> Text passage:
○ ○ ○

# The 2023 Half Century (50km or 50m) Challenge



## 13 rider (28 Dec 2022)

THIS THREAD IS FOR RIDE REPORTS ONLY - discussions should take place over in the 2023 chatzone

There were already challenge threads for monthly imperial centuries (100 mile rides) and metric centuries (100 km or 62.14 mile rides). So @ColinJ thought it would be a nice idea to come up with an easier challenge for those who don't have the time, energy or inclination to do the longer rides so he created the half century challenge in 2015. It was a success, so by popular request, it will take place again every year from now on

Your challenge is to do at least one half century ride every calendar month of the year. You can arbitrarily choose to do 50 km (31.07 mile) or 50 mile rides in any given month depending on how you feel at the time, what the weather is like, and how much free time you have. If you fail to do one or the other, then your challenge has come to an end and will have to be restarted later. If you start off on one of the century challenges, but fail for some reason, you can always drop down into this challenge and keep on going!

You can start when you like, but (in keeping with the other 2 challenges) a bronze star can be awarded for those who do a half century every month from January to December. (The imperial century riders get a gold star, and the metric century riders get a silver star. These are small graphics which can be displayed in the signature line under your posts.)

If you would like to keep a points tally, award yourself 1 point for a 50 km ride, 2 points for 50 miles, 3 points for 100 km or 4 points for 100 miles, 5 points for 200km, 6 points for 150 miles. Maximum points for any ride is 6 points distances beyond 150 miles still score 6 points .Obviously one ride can only score one lot of points

I suggest an extra challenge for those of us who want to keep track of points - try and beat your previous best points tally. If this is your first go at the half century challenge, look at how the points are calculated and set yourself a realistic challenge (12 points would be the minimum that you could score if you completed one half century ride per month.)

I hope that this challenge is feasible for most of you. I know that 100+ km can seem an awfully long way for many cyclists, so perhaps 50+ km would be a more approachable challenge.

○ ○ ○

> The problem: According to the half century challenge post, why would 12 points be the lowest possible tally for someone who finishes the challenge? Explain in one to three sentences.

> Input data:

○ ○ ○

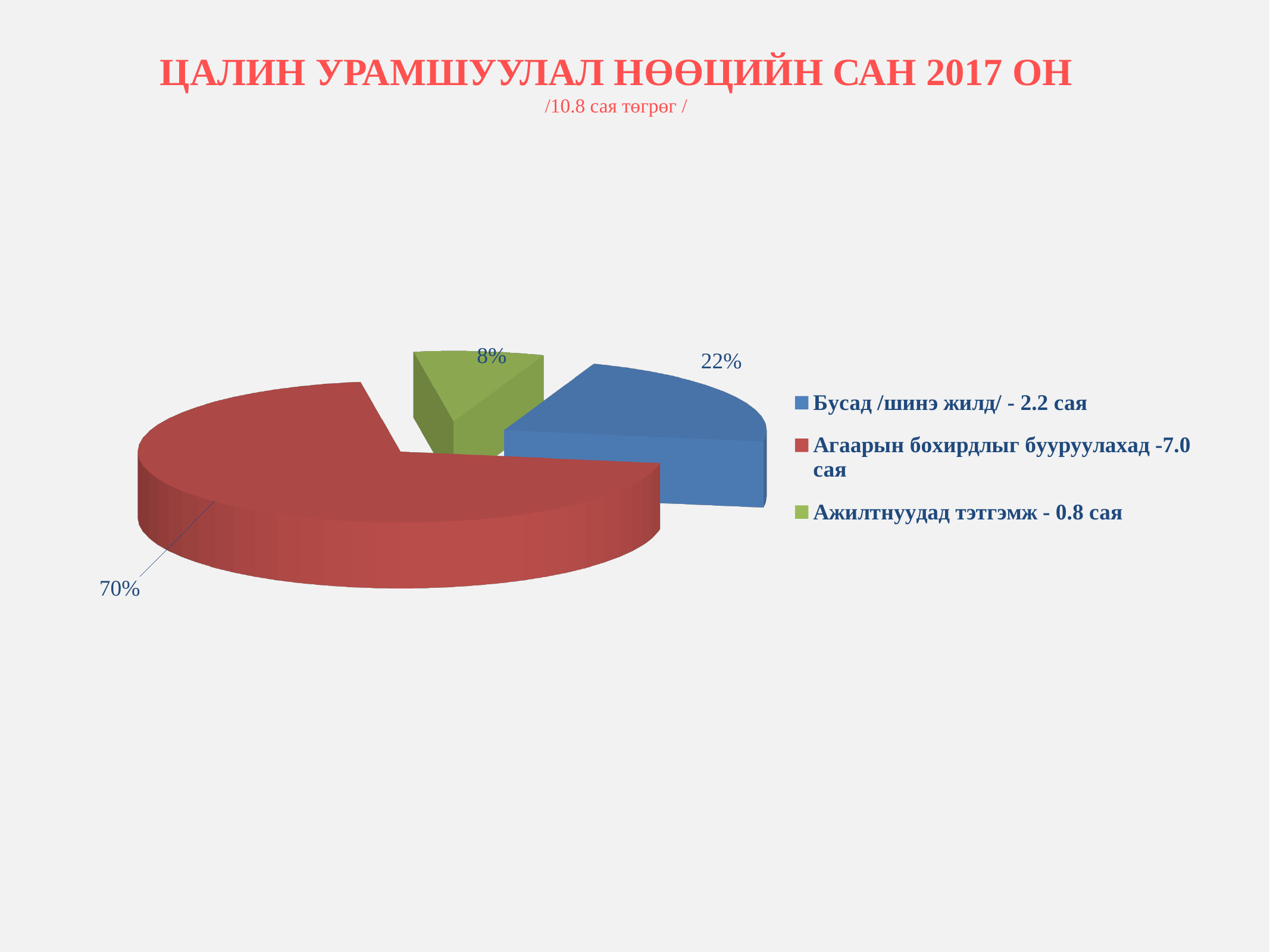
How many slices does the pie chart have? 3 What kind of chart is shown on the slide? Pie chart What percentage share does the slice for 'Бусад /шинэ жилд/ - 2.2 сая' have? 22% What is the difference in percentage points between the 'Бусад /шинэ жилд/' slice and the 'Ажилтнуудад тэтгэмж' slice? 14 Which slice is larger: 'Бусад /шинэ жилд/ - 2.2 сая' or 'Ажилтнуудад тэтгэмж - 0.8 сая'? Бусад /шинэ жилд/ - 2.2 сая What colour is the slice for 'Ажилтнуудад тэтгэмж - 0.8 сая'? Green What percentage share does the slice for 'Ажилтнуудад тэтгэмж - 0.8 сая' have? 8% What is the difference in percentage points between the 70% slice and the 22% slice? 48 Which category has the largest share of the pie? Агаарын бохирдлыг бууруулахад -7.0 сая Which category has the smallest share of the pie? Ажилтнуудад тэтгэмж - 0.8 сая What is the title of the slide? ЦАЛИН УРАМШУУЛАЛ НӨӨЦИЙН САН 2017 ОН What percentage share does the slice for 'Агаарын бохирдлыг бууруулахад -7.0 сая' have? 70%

○ ○ ○

> Written answer: The challenge requires at least one half century ride in every calendar month, and the shortest qualifying ride, 50 km, earns 1 point. One such ride in each of the twelve months therefore gives a minimum of 12 points.